The Numbers Man lugs a dusty black suitcase into a room the size of a walk-in closet, stone walls on three sides, a thick blue curtain covering the fourth, the loneliest spot in Dodger Stadium.
The only decoration is a framed poster advertising a videocassette narrated by the great Vin Scully. The Numbers Man doesn't notice. He is alone, and he has a radio show to do.
The Numbers Man opens a suitcase that looks like the inside of a roadside wastebasket. Papers are stuffed everywhere. They bulge out the sides, falling to the floor.
He has been up since 4 a.m. collecting these papers, filling them with notes on a manual typewriter, underlining with a yellow marker.
He shuffles a bunch on a desk, pushes a button, speaks into a microphone.
"Good afternoon everyone, this is Ross Porter on 'Dodger Talk.' . . . "
He smiles. This is his chance. Once or twice a day, five days a week during the baseball season, this KABC talk show is his opportunity to fight back.
This is the time the oft-criticized Dodger announcer can rip the fans who rip him for using too many statistics. Ridicule those who blame him for not being Scully. Attack those who . . .
Porter takes off his headset and shrugs.
"Now why would I do something like that?" he says.
So he doesn't, darn it.
They wound him with needles, he kills them with kindness.
His first caller on the hourlong postgame "Dodger Talk" wonders about the identity of the fifth pitcher in the San Francisco Giants' 1978 rotation.
It is totally off the subject. The man should be totally off the air.

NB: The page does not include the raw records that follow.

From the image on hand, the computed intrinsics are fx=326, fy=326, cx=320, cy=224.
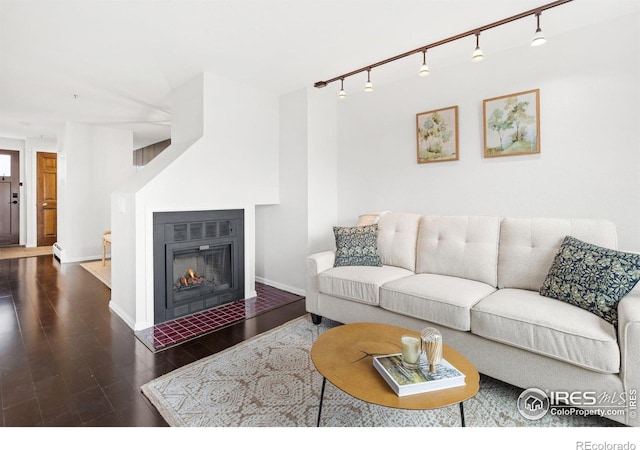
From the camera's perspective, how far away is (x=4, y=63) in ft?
9.84

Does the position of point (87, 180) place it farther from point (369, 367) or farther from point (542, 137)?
point (542, 137)

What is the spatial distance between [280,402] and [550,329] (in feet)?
4.76

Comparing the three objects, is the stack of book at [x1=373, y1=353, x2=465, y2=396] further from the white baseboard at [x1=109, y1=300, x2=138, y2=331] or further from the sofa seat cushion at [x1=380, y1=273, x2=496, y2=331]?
the white baseboard at [x1=109, y1=300, x2=138, y2=331]

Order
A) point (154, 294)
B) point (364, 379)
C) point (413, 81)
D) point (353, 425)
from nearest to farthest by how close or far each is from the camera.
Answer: point (364, 379), point (353, 425), point (154, 294), point (413, 81)

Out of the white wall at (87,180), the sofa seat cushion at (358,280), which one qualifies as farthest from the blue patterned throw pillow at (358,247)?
the white wall at (87,180)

Porter thanks him for calling and promises to find that name.
The second caller wants to know where the Dodgers hang their retired numbers. In one sentence, Porter does two things some announcers have never done in their lives.
He apologizes and admits he doesn't know.
Next up, an incoming fax from a woman obviously too embarrassed to call with this question:
"What is meant by the phrases, 'Pulling the ball' and 'Going the other way?' "
C'mon, Numbers Man. This is a sophisticated baseball town. That is a sophomoric question. How can you read that on the air?
Porter thanks the woman for the fax, and spends the next minute calmly answering it.
An hour later, the Numbers Man is still smiling, and now you know why.
This is his chance to show people he is not one of those stereotypical defensive announcers who rips critics and rationalizes mistakes.
This is a chance for people to see that the Numbers Man is not just another number.
"My ego doesn't need to do that sort of thing," Porter says. "A lot of people who call here are scared or nervous or think their question is dumb. I know what that feels like. Why be mean? What purpose does it serve?"
But, he is asked, don't you hear all the mumbling about your constant use of statistics during games? Doesn't that bother you?
It would, he says, except sometimes the criticism is warranted.
Yes, that's what he says.
"I do so much preparation and research, I want to share that with the listener," he says. "But I'll admit, sometimes it's to the point where I use too much."
He is asked, does he try to change?
"Sure I do," he says. "I'll cut back. Then I receive faxes from people who say they liked me the way I was.
"Somebody once said, 'Statistics are the soul of baseball.' I guess I agree with that. But I try to cut back, I do."
Isn't it difficult being teamed with, and compared to, Scully?
"Absolutely not," he says. "Vinny is the best announcer, ever. Night after night, it is my privilege to work with him, sit with him, listen to him."
After 30 minutes of these questions, it is obvious that there will be no flames here, no spice, no scoop.
Ross Porter is who he is.
He is a 58-year-old grandfather from a small town in Oklahoma who loved baseball so much he was broadcasting Class-D games when he was 14.
He studies and reads and takes notes as if he were still that kid, and excitedly reads the stuff over the air, and maybe it's too much, and maybe he knows it, but to do anything else would be dishonest.
He will never captivate like Scully, who is indeed the best ever. But he will never embarrass, will always inform, and his four grandchildren love their middle-aged playmate so much they kiss the screen when he is on TV.
The bottom line on the Numbers Man is this: He is easy to criticize, but impossible to dislike.
The Dodgers, correctly figuring that sort of thing evens out, recently added three years to his contract.
Some of you out there are screaming. As soon as you calm down, Ross Porter will tell you how long you screamed, where you rank among other screamers, and to have a great day.